Cash games, unlike tournaments, are about finding any advantage in a given situation, no matter how slight. In theory, if you have a .01 percent edge in a one million dollar pot you are giving up $100 if you do not take it. Of course bankroll considerations always are factors in these types of situations. However, if you are properly rolled for the games that you are playing and if you have good emotional control you should have no problem getting into spots that are close to neutral expected value.
Much like the article I wrote about not running the cards more than once a few months ago as professionals we need to use any edge that we can get versus recreational players. One of the biggest things that professionals do better than non-professionals is tilt control. I would have no problem flipping for large sums of money if I knew that my opponent played badly if they got stuck. I have confidence in my ability to stay level headed even when I am down. Most non-professionals cannot do this.

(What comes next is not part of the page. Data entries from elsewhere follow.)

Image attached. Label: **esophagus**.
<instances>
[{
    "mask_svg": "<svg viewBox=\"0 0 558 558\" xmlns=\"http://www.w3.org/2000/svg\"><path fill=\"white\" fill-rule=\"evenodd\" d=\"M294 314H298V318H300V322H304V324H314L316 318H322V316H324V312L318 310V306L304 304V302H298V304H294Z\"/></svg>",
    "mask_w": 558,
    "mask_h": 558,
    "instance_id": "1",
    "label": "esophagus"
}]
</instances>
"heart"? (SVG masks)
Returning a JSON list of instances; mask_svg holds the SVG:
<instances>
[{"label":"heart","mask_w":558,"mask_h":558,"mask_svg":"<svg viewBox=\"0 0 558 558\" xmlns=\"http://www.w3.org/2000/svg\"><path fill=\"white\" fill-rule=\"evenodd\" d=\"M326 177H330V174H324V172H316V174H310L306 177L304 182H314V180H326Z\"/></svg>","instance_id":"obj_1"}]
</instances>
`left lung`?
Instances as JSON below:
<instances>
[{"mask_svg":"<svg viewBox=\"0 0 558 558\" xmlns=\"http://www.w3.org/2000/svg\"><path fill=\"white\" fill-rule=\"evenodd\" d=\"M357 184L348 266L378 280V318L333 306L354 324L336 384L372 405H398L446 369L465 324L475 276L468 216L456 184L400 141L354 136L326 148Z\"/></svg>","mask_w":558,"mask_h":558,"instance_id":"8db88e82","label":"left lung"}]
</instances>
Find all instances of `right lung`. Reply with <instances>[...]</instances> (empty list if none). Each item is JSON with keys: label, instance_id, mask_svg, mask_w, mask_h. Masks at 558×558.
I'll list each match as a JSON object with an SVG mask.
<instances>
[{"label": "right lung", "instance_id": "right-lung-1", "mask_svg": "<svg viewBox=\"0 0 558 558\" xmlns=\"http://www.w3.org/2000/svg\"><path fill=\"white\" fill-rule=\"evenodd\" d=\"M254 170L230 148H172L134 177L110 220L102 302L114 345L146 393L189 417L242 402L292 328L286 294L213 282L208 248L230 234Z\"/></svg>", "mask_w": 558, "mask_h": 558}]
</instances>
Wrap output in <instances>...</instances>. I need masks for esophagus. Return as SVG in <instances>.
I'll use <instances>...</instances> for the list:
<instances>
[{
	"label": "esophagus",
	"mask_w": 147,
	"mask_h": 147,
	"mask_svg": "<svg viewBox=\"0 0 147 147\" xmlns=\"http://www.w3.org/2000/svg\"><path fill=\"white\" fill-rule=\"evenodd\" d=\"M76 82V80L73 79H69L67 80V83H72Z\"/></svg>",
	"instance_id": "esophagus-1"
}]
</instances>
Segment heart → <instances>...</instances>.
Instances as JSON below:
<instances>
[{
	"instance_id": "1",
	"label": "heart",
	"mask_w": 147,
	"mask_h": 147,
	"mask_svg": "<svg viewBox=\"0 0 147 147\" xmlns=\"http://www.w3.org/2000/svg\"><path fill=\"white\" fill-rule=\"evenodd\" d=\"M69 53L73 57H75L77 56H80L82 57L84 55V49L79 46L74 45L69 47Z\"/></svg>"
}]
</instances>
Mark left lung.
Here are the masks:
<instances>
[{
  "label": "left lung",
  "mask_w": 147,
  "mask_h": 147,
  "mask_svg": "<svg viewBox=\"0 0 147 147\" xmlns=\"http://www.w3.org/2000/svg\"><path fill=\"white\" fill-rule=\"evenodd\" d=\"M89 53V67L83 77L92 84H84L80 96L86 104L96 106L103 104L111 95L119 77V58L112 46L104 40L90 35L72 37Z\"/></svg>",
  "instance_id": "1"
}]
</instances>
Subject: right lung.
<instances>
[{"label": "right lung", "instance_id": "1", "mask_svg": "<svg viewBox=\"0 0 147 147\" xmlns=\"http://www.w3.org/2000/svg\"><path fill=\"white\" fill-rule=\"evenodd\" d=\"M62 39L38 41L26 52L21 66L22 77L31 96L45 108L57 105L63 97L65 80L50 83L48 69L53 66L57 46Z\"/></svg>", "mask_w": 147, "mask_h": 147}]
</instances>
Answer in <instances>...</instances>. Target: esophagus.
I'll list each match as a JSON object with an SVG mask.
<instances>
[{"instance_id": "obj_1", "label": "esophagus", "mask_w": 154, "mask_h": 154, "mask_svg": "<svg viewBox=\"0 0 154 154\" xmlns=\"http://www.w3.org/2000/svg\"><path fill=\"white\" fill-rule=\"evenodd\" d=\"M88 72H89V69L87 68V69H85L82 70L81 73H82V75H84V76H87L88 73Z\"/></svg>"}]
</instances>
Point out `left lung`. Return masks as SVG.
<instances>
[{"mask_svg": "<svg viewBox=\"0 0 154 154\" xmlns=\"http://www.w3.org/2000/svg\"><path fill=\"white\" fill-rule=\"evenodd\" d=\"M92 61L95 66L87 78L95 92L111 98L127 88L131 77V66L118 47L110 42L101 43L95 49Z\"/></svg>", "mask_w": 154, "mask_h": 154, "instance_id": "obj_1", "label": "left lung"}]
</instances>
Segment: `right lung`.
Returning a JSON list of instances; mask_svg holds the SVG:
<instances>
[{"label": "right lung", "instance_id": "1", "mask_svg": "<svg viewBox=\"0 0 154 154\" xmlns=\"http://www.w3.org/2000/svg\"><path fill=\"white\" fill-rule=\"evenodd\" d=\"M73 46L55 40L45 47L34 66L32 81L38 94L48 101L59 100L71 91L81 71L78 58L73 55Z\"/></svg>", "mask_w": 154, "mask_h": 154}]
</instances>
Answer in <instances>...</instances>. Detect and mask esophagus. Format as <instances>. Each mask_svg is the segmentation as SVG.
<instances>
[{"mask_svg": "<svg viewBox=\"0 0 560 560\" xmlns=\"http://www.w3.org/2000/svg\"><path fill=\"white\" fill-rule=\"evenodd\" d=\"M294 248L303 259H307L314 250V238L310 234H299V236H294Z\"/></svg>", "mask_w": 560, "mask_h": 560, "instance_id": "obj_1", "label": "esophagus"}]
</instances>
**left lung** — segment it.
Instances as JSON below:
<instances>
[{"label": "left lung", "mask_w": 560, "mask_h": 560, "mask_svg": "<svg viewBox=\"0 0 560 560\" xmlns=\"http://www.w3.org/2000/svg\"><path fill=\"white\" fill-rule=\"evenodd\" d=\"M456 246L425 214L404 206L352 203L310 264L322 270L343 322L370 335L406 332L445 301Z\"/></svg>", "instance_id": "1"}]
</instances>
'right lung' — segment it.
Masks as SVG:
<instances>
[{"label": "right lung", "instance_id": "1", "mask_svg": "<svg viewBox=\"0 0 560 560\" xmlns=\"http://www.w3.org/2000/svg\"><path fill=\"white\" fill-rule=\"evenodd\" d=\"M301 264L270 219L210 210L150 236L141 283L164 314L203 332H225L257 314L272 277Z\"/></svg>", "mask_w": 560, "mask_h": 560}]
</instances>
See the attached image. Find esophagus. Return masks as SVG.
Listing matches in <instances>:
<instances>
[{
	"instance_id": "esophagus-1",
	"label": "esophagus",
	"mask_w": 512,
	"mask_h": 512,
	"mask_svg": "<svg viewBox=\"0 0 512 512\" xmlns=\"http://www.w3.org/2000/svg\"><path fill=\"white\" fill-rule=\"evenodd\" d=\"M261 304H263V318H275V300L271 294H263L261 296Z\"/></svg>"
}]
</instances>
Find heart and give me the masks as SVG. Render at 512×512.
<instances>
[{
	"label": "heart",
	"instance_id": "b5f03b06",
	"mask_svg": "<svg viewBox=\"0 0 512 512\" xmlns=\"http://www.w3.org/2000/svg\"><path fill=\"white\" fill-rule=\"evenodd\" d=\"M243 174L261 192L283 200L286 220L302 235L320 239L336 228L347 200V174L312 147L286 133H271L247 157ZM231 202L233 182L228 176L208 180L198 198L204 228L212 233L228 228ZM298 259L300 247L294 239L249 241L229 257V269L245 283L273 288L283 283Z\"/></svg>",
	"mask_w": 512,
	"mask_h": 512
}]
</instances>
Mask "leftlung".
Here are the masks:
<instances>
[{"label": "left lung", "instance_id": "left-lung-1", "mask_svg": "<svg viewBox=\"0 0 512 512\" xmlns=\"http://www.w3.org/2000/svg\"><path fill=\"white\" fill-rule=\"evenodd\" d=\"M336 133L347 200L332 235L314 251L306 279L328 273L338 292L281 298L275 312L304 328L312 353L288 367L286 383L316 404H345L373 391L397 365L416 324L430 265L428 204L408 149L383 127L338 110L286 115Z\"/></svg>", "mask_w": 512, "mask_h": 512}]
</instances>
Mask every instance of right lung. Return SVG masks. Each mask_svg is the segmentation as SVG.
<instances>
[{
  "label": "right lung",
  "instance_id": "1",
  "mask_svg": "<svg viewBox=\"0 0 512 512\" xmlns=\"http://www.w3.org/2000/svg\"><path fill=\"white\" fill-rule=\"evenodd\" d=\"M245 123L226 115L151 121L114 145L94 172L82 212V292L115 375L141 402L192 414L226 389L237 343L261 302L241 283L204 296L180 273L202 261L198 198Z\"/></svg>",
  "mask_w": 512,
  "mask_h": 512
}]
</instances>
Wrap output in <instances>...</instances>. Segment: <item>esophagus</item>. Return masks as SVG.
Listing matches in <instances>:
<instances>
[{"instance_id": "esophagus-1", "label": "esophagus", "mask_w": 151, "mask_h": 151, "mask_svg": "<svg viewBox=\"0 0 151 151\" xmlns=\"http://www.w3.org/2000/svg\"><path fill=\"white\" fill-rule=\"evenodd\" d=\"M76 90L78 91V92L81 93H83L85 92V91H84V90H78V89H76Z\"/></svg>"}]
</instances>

They start to play poor when losing and we gain even more of an advantage over them.
One of the other reasons that you should take neutral EV situations if your bankroll can withstand them is because of image. If you have listened to any of my training material you will know that I strongly believe that live image has to do with winning or losing not looseness or tightness (check out my Deuce Plays free episode Image). When you are winning you can get away with a lot more at the table. People believe your bets, give you more respect and tend to stay out of your way. This is a really good thing in holdem when more often than not people do not connect with the flop. If you take a neutral EV situation and win a large pot knowing how to correctly leverage your image will give you a huge advantage over the table. It is almost a kin to having a big stack in a tournament. In fact, if you can correctly adjust to having a losing image (tightening up, bluffing less, and value betting more) than winning a big pot is way more influential than losing one. Because of this we want to get ourselves into situations when we can win big, so long as the EV is at least neutral. You can even make the case that you can take slightly the worst of it if your opponent is prone to badly tilting. The small percentage points that you give up in the actual hand can be more than made up by your opponents’ future bad play.
On the flip side of this argument if you are constantly getting into close to neutral EV situations and your roll is not large enough to withstand the variance there is a good chance of going broke or in mathematical terms what we call risk of ruin. Poker players traditionally underestimate their risk of ruin. This is why, when playing high enough, no matter how bad the opponent is if he has an unlimited source of money there is always a chance that he can break you. As the skill gap diminishes and the stakes get larger, especially in games where the EV runs a lot closer like PLO, this risk of ruin becomes a real possibility.